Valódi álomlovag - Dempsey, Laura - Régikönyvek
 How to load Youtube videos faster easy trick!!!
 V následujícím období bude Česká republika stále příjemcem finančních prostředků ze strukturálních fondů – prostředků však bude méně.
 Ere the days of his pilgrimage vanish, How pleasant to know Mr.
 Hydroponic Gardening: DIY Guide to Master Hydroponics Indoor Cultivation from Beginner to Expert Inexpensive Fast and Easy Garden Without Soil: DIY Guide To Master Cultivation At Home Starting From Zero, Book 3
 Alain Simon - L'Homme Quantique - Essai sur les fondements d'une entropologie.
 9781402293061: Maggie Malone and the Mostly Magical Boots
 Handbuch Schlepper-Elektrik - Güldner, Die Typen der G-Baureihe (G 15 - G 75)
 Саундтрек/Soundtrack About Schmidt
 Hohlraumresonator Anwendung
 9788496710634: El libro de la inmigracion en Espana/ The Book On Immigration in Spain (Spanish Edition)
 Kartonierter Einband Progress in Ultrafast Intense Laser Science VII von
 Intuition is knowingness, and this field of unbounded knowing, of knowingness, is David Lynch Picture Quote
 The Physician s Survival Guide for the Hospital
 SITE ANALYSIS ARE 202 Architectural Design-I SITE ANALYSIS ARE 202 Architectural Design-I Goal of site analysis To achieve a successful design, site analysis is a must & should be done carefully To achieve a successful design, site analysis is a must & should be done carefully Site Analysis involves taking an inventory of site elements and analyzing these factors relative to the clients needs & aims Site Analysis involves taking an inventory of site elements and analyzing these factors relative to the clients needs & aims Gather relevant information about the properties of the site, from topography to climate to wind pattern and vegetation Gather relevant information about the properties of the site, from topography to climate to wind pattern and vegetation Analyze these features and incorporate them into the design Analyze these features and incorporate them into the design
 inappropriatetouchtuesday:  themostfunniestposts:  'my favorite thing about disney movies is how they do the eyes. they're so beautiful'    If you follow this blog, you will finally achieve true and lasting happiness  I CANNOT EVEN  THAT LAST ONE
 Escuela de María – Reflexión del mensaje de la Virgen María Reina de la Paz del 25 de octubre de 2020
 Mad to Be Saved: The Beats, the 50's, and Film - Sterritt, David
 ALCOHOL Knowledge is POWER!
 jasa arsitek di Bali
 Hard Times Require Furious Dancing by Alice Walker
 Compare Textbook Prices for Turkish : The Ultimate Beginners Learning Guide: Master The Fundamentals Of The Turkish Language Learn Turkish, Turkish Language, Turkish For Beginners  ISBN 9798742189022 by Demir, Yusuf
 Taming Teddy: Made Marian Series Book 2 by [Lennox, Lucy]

DESCRIPTION OF THE TASK -
Using the data above, count the lines that hold the string "David". Report the number and nothing else.

SOLVED EXERCISE -
2